Friday

Feb. 8, 2008

In the Basket Marty Brought to the Hospital After the Cesarean

by Thorpe Moeckel

Asparagus-pasta cobbler; raspberry bread; fresh
baked whole wheat bread; collages

young Molly did
on construction paper - de Kooning-esque -

with catalog clippings, great swirlies
of magic

marker, & filaments of glitter-laced glue;
Parmesan-mushroom wild rice;

boxed pear juice, boxed mixed fruit juice;
soy milk; mangoes; cold

cucumber-yogurt soup; fresh strawberries;
cut lilac; blackberry tea;

a hand-turned ceramic vase; a doll
sewn of scrap fabric, of stuffed athletic sock;

and a bouquet of herbs: fresh
mint, fresh rosemary, freshest sage.

"In the Basket Marty Brought to the Hospital After the Cesarean" by Thorpe Moeckel, from Odd Botany. © Silverfish Review Press, 2002. Reprinted with permission. (buy now)

It's the birthday of the man known as the father of science fiction, Jules Verne, (books by this author) born in Nantes, France (1828). In his adventure novels, Paris in the 20th Century (written 1863, not published until 1994), Journey to the Center of the Earth (1864), and Around the World in Eighty Days (1873), Verne described inventions that were similar to modern airplanes and automobiles, and tall skyscrapers where people use electricity to listen to the radio and send faxes, and yet he wrote his stories by candlelight.

It's the birthday of General William T(ecumseh) Sherman, born in Lancaster, Ohio (1820). His father died when he was nine, and he and his siblings were split up and sent to live with friends of the family. He attended West Point where he showed great military promise, but he also accumulated a large number of demerits, which brought his ranking down, and he graduated sixth in his class. After West Point, Sherman tried a banking career in San Francisco and practicing law in Kansas, though he lost the only case he ever brought to court. When the South seceded from the Union, Sherman was working as a superintendent of the Louisiana Military Academy, and he resigned from his position to go fight for the North. He quickly rose to the rank of general, but he was once stripped of his standing in Kentucky for appearing mentally unstable. After capturing Atlanta in the fall of 1864, he began his famous March to the Sea. Sherman himself said, "War is hell" and that it "is cruelty and you cannot refine it."
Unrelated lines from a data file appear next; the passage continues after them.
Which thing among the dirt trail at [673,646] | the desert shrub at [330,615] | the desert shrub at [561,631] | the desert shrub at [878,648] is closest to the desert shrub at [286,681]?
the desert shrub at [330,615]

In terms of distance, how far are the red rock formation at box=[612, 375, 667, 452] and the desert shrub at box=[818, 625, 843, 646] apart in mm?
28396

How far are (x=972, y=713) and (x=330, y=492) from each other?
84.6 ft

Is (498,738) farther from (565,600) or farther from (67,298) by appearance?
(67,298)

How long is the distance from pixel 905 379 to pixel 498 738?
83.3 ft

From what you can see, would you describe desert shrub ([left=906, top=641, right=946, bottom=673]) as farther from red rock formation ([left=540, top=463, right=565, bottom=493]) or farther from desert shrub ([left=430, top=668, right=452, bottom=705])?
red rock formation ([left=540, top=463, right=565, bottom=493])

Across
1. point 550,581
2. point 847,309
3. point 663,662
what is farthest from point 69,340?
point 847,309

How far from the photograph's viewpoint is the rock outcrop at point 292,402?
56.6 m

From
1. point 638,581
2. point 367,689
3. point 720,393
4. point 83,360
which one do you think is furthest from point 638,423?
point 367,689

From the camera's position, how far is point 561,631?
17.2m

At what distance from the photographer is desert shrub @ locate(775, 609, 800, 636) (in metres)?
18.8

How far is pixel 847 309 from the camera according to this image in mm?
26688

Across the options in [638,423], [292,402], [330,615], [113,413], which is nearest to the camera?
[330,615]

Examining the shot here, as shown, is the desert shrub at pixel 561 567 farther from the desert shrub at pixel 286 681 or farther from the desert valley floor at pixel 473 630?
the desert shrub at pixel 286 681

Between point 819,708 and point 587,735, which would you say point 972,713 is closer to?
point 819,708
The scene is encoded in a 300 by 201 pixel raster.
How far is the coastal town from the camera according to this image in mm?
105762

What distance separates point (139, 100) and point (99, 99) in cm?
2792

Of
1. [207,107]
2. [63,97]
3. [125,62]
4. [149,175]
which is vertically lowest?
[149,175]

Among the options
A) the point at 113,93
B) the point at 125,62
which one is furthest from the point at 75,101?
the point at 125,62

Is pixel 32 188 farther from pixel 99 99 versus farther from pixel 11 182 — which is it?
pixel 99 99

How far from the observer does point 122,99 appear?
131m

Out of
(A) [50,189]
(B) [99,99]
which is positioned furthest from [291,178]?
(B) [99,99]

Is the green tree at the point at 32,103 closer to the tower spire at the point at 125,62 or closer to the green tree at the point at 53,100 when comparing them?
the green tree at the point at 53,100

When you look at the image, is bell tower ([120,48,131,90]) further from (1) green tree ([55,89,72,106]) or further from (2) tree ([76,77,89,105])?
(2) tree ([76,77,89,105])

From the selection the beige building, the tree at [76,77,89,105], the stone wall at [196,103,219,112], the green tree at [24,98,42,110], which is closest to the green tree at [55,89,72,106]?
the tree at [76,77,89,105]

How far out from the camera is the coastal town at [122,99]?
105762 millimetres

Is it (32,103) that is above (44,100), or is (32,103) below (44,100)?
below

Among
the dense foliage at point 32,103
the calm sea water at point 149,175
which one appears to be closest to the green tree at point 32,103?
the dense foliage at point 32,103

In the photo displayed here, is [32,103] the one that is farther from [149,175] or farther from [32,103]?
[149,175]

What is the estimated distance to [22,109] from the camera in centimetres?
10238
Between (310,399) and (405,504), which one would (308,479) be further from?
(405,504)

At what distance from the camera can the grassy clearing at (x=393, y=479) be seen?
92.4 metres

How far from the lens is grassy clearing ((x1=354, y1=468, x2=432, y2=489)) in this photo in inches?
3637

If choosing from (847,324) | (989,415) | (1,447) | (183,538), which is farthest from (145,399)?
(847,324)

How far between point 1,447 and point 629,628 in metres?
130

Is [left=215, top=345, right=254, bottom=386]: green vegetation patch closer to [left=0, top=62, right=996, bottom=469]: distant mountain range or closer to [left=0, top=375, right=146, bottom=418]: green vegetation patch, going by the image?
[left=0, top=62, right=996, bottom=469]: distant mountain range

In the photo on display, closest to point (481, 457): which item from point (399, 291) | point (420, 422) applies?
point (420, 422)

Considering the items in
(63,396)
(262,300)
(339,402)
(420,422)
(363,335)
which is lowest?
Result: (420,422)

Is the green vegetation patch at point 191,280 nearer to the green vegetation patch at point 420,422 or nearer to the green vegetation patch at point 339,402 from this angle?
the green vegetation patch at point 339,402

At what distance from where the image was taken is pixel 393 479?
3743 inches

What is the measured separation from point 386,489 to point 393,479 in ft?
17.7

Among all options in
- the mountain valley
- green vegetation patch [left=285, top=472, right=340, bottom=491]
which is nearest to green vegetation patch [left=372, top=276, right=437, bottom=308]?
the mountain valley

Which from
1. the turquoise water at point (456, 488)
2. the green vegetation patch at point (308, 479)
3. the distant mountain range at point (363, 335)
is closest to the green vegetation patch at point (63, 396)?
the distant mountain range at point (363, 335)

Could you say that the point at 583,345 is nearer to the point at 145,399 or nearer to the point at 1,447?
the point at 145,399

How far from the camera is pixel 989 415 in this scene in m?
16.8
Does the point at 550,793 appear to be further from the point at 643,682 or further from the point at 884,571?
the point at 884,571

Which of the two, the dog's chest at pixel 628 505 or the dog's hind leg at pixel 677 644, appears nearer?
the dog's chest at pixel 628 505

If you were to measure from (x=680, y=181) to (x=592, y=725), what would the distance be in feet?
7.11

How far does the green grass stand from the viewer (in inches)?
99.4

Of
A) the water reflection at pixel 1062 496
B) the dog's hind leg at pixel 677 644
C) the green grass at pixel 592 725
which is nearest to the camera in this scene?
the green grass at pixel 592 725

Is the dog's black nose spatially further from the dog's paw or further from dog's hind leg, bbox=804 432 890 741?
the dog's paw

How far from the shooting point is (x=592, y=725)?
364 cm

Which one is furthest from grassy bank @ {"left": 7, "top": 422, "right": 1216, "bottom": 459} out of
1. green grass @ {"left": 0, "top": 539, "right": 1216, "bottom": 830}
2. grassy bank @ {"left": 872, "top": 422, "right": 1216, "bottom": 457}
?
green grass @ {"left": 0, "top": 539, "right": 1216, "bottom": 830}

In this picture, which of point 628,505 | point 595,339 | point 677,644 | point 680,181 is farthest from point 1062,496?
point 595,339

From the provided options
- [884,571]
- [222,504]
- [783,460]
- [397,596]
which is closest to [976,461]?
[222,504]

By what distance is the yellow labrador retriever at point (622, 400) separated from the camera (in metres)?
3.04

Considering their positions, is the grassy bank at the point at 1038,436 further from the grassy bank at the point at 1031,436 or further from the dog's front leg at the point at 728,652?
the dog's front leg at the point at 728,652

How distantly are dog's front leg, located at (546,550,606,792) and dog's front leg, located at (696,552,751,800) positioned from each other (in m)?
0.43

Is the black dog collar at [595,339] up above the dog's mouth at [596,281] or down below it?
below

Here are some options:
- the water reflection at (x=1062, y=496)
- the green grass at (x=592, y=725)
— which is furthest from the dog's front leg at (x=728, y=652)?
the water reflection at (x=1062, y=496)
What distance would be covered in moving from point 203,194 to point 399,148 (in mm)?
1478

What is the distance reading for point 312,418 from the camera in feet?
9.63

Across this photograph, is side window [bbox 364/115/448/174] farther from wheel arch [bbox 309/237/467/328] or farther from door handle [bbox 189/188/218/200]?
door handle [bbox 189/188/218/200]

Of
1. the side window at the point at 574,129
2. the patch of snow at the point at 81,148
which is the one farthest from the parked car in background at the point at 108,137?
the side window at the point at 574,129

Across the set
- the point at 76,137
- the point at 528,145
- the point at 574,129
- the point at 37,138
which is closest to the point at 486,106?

It's the birthday of novelist (John Grisham, books by this author) born in Jonesboro, Arkansas (1955). His father was a migrant construction worker, and the family traveled throughout the Southwest. "We'd move into a small town," Grisham recalled, "and the first thing we'd do is join a local Baptist church. The second was to go to the library and get our library cards and check out all the books we were allowed." He went to law school at the University of Mississippi, and over the course of a few years he switched from being a tax lawyer to practicing criminal law to serving in the state House of Representatives. However, Grisham gained his most useful experience when he overheard the testimony of a 12-year-old rape victim in the DeSoto County courthouse and decided to write a book after imagining what might happen if the victim's father sought vengeance on her attackers. When A Time to Kill was published in 1989, it sold badly, but two years later, his next book, The Firm, was on the New York Times best-seller list for more than 40 weeks. Grisham went on to publish another novel every year for the rest of the 1990s, all of them best sellers. His latest books include Innocent Man (2006), a nonfiction account of a man who was wrongly sent to death row, and The Appeal (2008).